> The continuous equivalent in a sort of unification is Rao-Blackwellisation (done automagically by deep-learning from its training experience) which allows to pick the right associations efficiently kind of the same way that a "most general unification algorithm" allows to pick the right variable to unify the terms.
I don't know how to reconcile this statement about deep learning with my understanding of Rao-Blackwell. Can you explain:
- what is the value being estimated?
- what is the sufficient statistic?
- what is the crude estimator? what is the improved estimator?
Roughly, I think sufficient statistics don't really do anything useful in deep learning. If they did, they would give a recipe for embarassingly parallel training that would be assured to reach exactly the same value a fully sequential training. And from an information geometry perspective, because sufficient statistics are geodesics, the exploratory (hand-waving) and slow nature of SGD could be skipped.
Once you view prolog goal reaching as a game. You can apply Reinforcement Learning methodologies. The goal is writing a valid proof, aka a sequence of picking valid rules and variables assignment.
Value being estimated : The expected discounted reward of reaching the goal. The shorted the proof the better.

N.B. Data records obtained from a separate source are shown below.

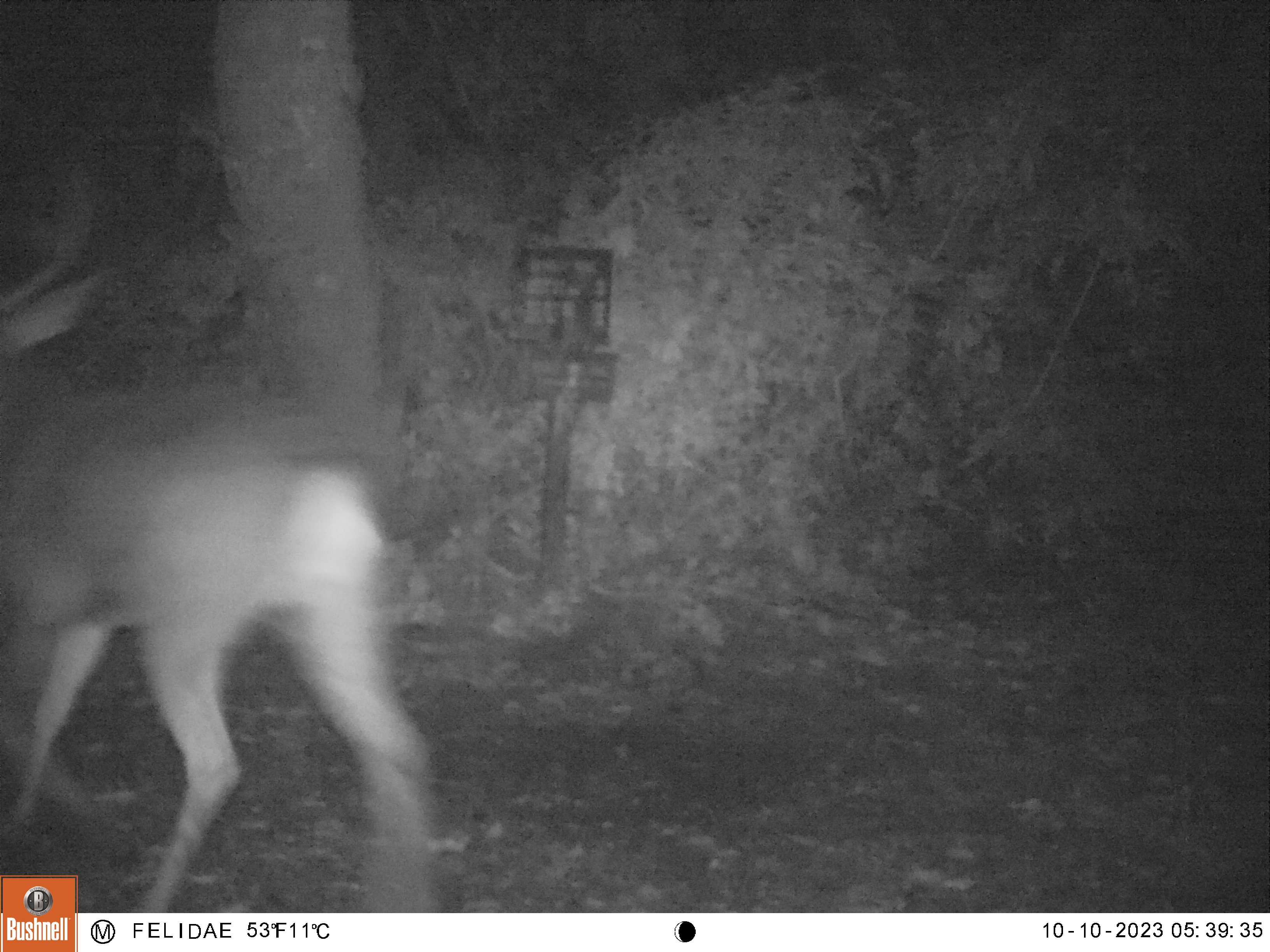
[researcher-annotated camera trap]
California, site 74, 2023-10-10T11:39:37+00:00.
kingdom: Animalia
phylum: Chordata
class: Mammalia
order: Artiodactyla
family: Cervidae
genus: Odocoileus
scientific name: Odocoileus hemionus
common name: mule deer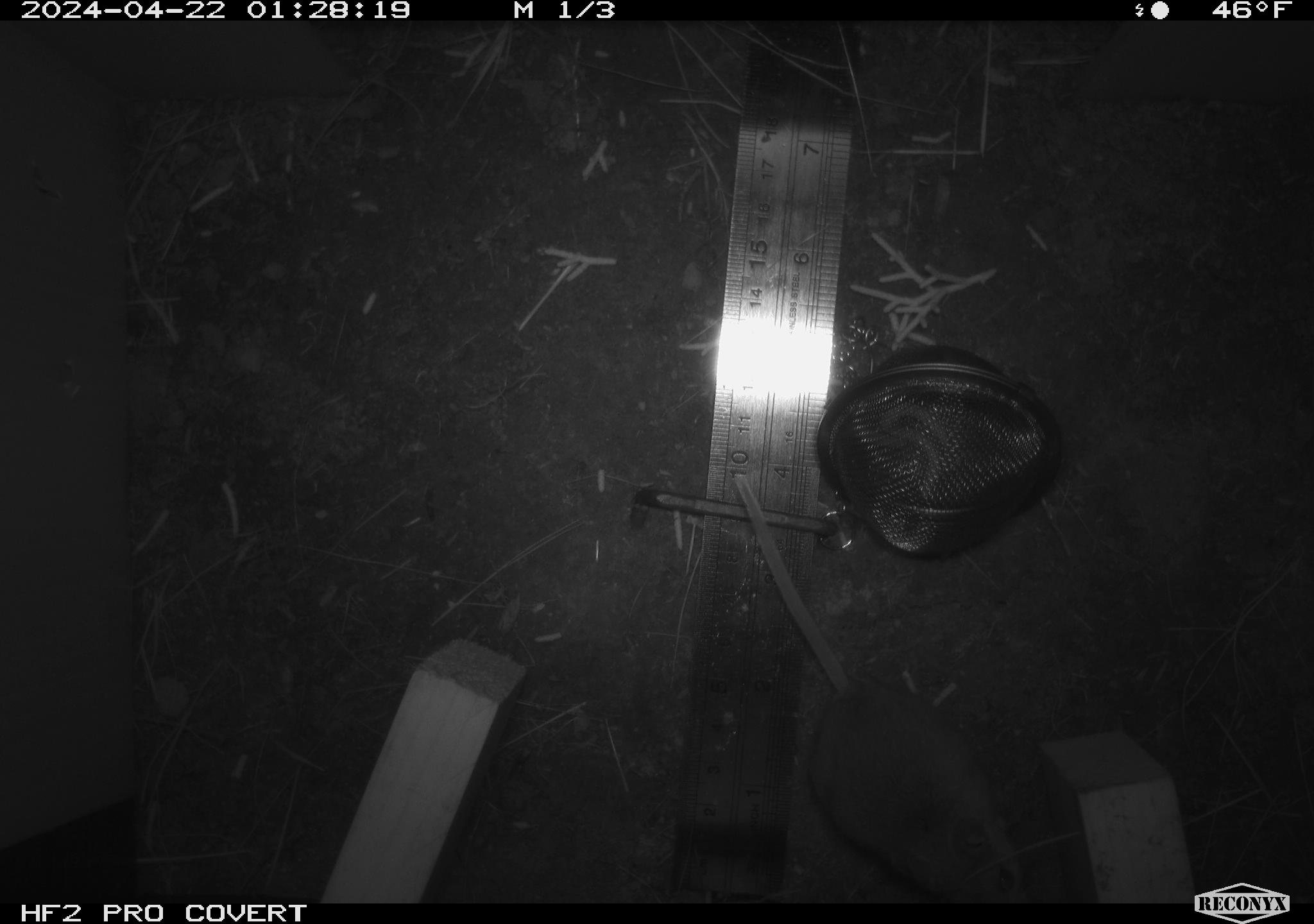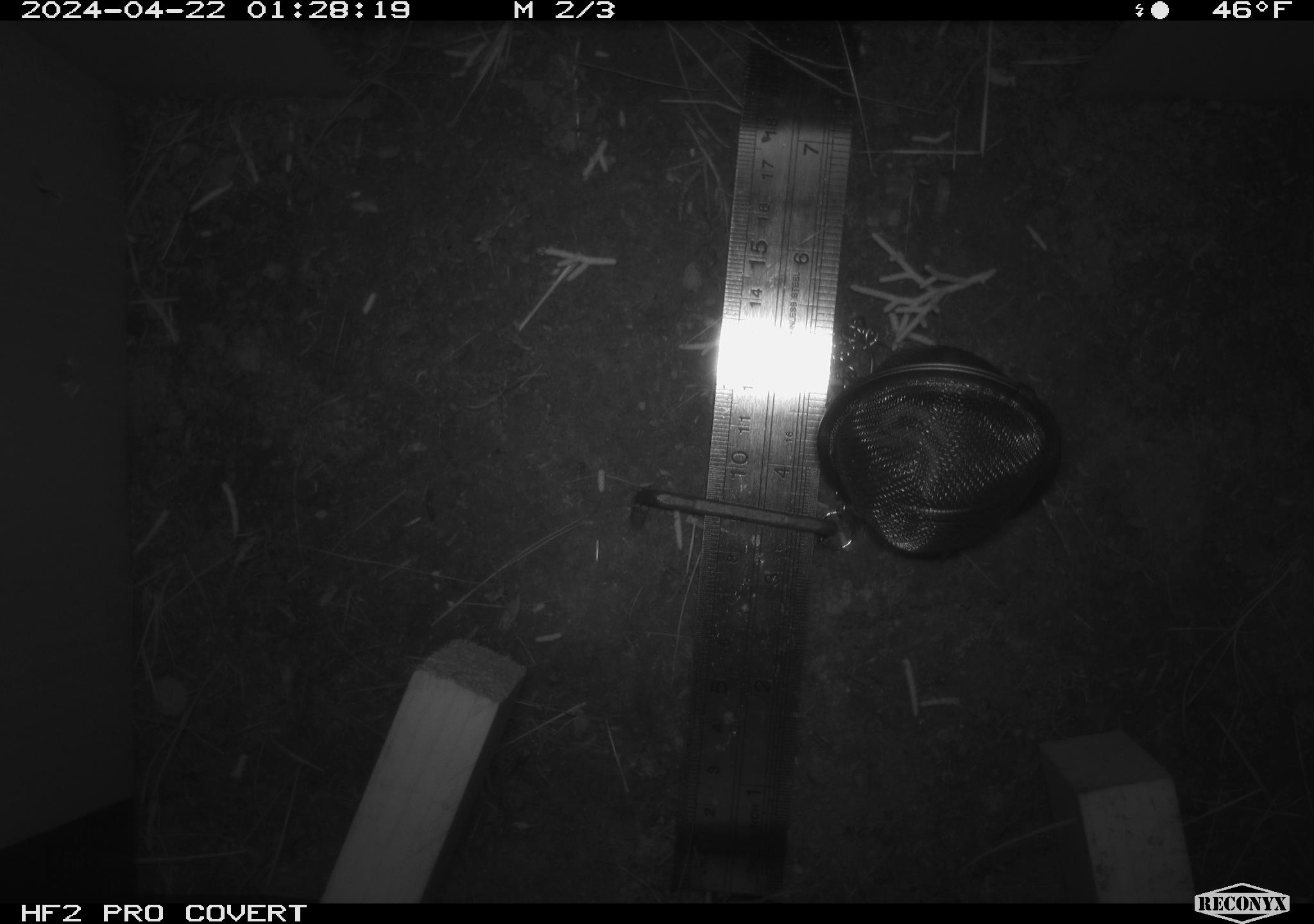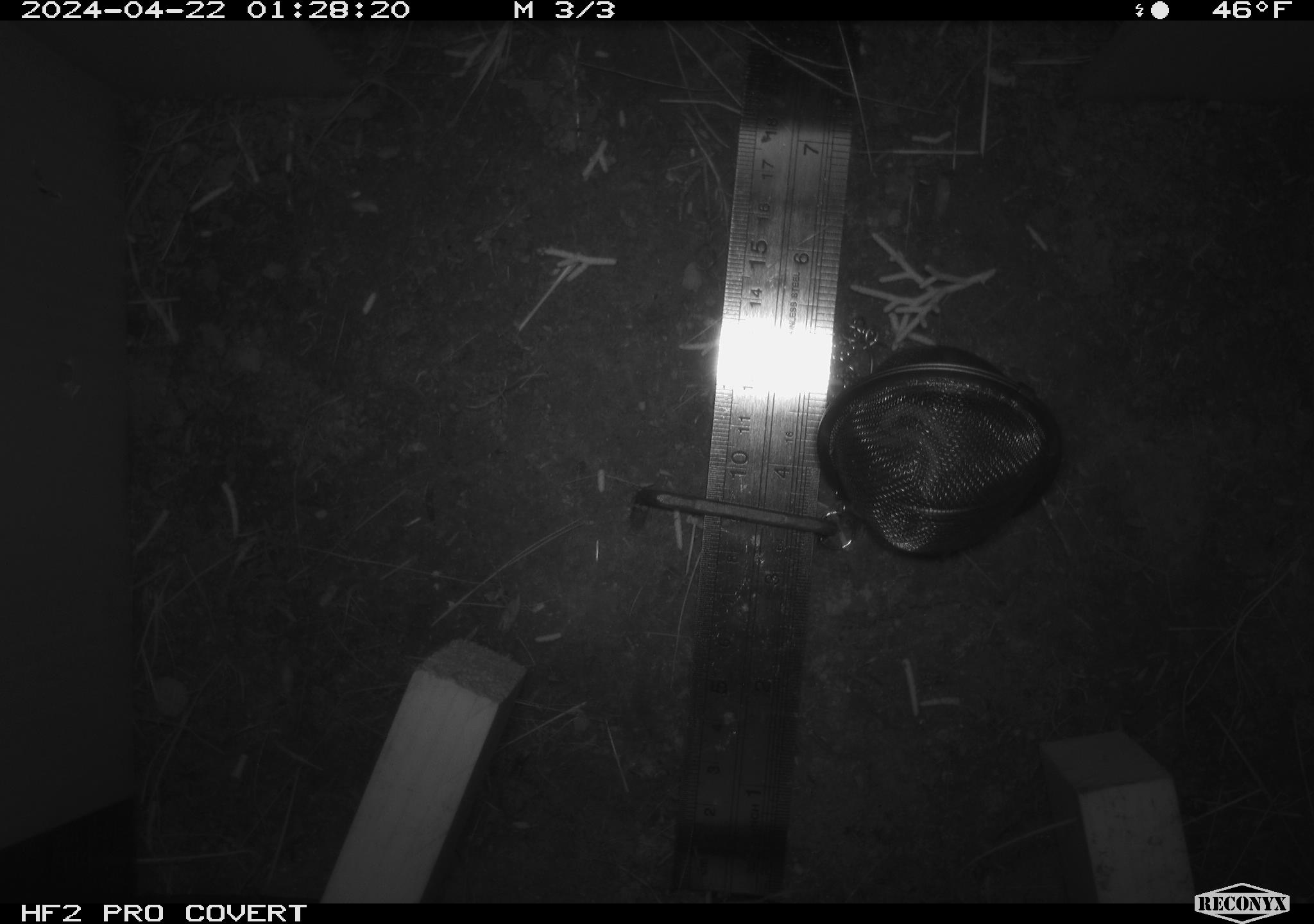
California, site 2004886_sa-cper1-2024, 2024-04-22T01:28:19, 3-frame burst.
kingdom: Animalia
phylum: Chordata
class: Mammalia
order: Rodentia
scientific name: Rodentia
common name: rodent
Rodent (Rodentia).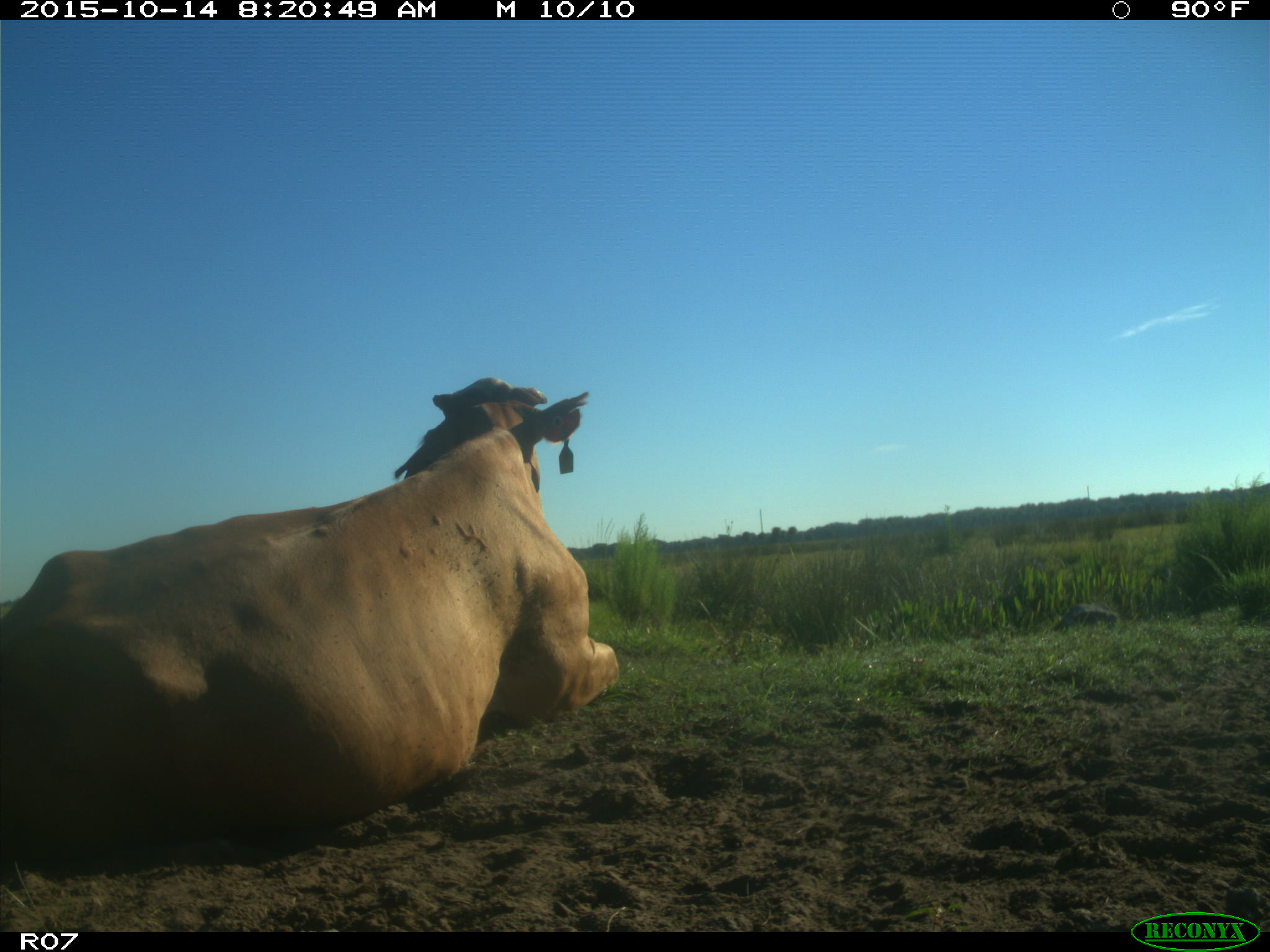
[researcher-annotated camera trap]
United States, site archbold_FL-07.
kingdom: Animalia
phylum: Chordata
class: Mammalia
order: Artiodactyla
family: Bovidae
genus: Bos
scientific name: Bos taurus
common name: domestic cow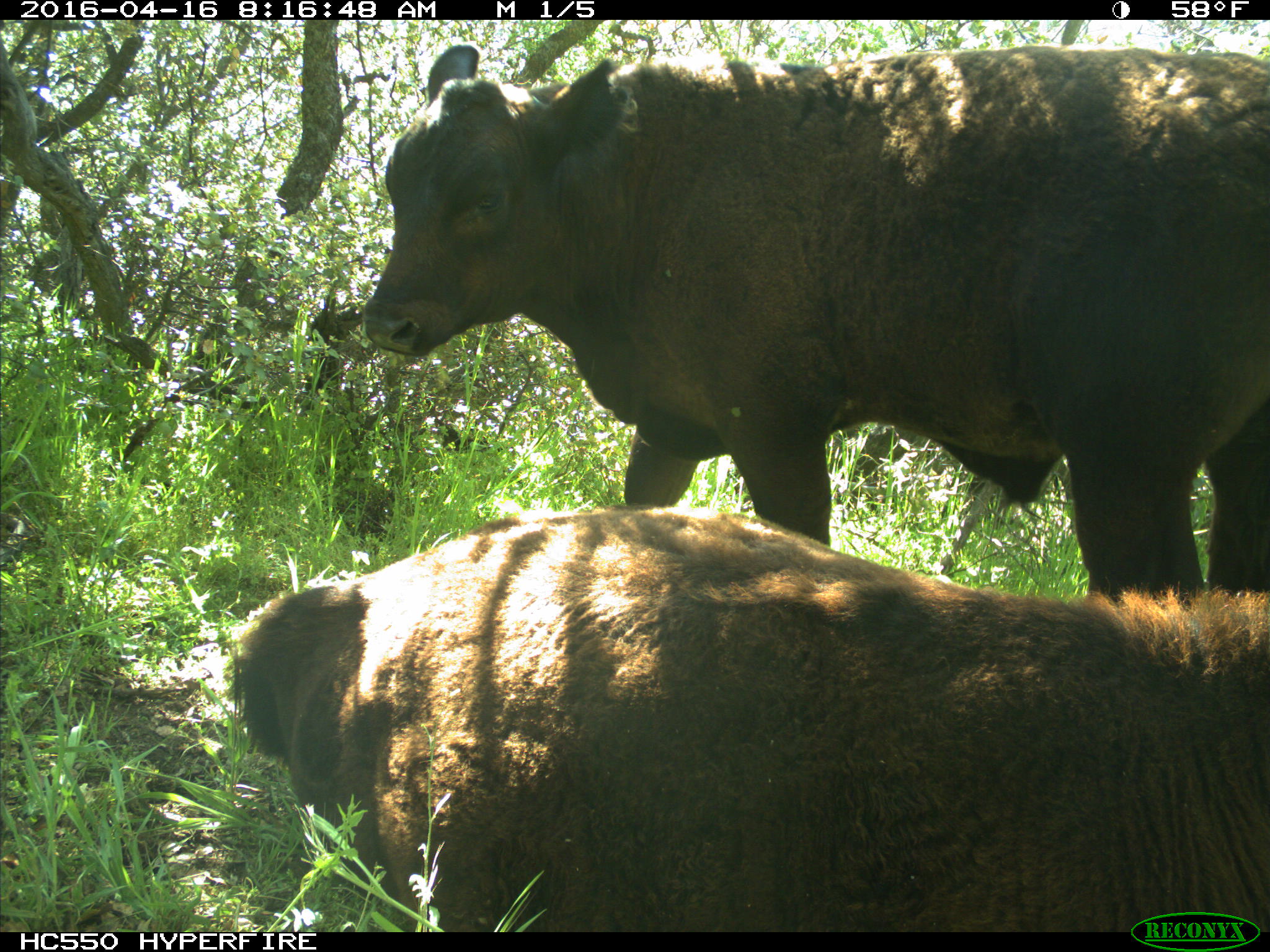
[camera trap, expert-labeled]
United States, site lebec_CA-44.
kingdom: Animalia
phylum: Chordata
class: Mammalia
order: Artiodactyla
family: Bovidae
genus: Bos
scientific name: Bos taurus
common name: domestic cow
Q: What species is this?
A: Bos taurus (domestic cow).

The sufficient statistic : The embedding representation of the current solving state (the inner state of your LLM (or any other model) that you use to make your choices). You make sure it's sufficient by being able to regenerate the state from the representation (using an auto-encoder or vae does the trick). You build this statistic across various instances of problems. This tells you what is a judicious choice of variable based on experience. Similar problems yield similar choices.
The crude estimator : All choices of have the same value therefore a random choice, The improved estimator : The choice value is conditioned on the current embedding representation of the state using a Neural Network.
You can apply Rao-Blackwell once again, based by also conditioning one-step look-ahead. (Or at the limit applying it infinitely many times by solving the bellman equation.)
(You can alternatively view each update step of your model, as an application of Rao-Blackwell theorem on your previous estimator. You have to make sure though that there is no mode collapse.)
You don't have to do it explicitly, it happens under the hood by your choice of modelisation in how to pick the decision.
I don't know how to reconcile this statement about deep learning with my understanding of Rao-Blackwell. Can you explain:
- what is the value being estimated?
- what is the sufficient statistic?
- what is the crude estimator? what is the improved estimator?
Roughly, I think sufficient statistics don't really do anything useful in deep learning. If they did, they would give a recipe for embarassingly parallel training that would be assured to reach exactly the same value a fully sequential training. And from an information geometry perspective, because sufficient statistics are geodesics, the exploratory (hand-waving) and slow nature of SGD could be skipped.